** DATASET EXCERPTS follows **

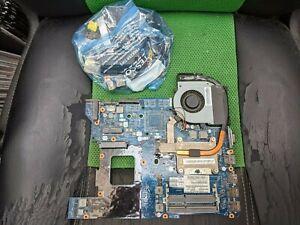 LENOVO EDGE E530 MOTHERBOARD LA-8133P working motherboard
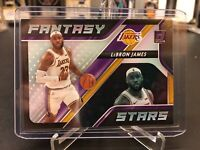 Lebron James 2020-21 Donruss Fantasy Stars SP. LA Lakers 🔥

** End of DATASET EXCERPTS **
** DATASET EXCERPTS follows **

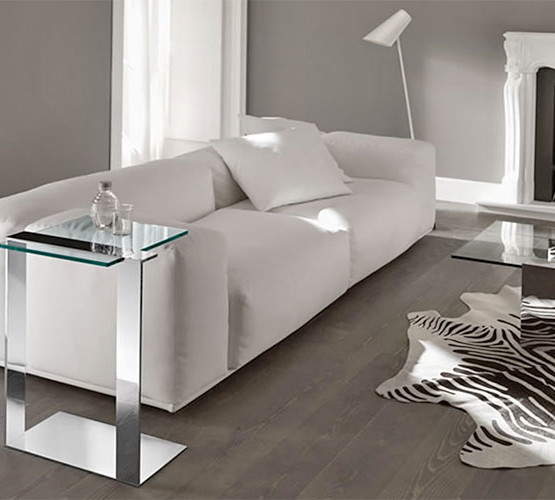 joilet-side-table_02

** End of DATASET EXCERPTS **
** DATASET EXCERPTS follows **

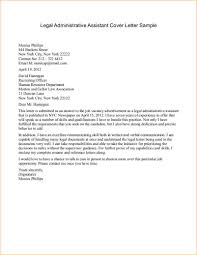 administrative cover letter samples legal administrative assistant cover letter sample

** End of DATASET EXCERPTS **

Word for word, restate the lines above from the one with "LENOVO EDGE E530" through the one with "Lebron James 2020-21", keeping both ends and dropping the pictures.

- **EXERCISE RESPONSE**
 LENOVO EDGE E530 MOTHERBOARD LA-8133P working motherboard
 Lebron James 2020-21 Donruss Fantasy Stars SP. LA Lakers 🔥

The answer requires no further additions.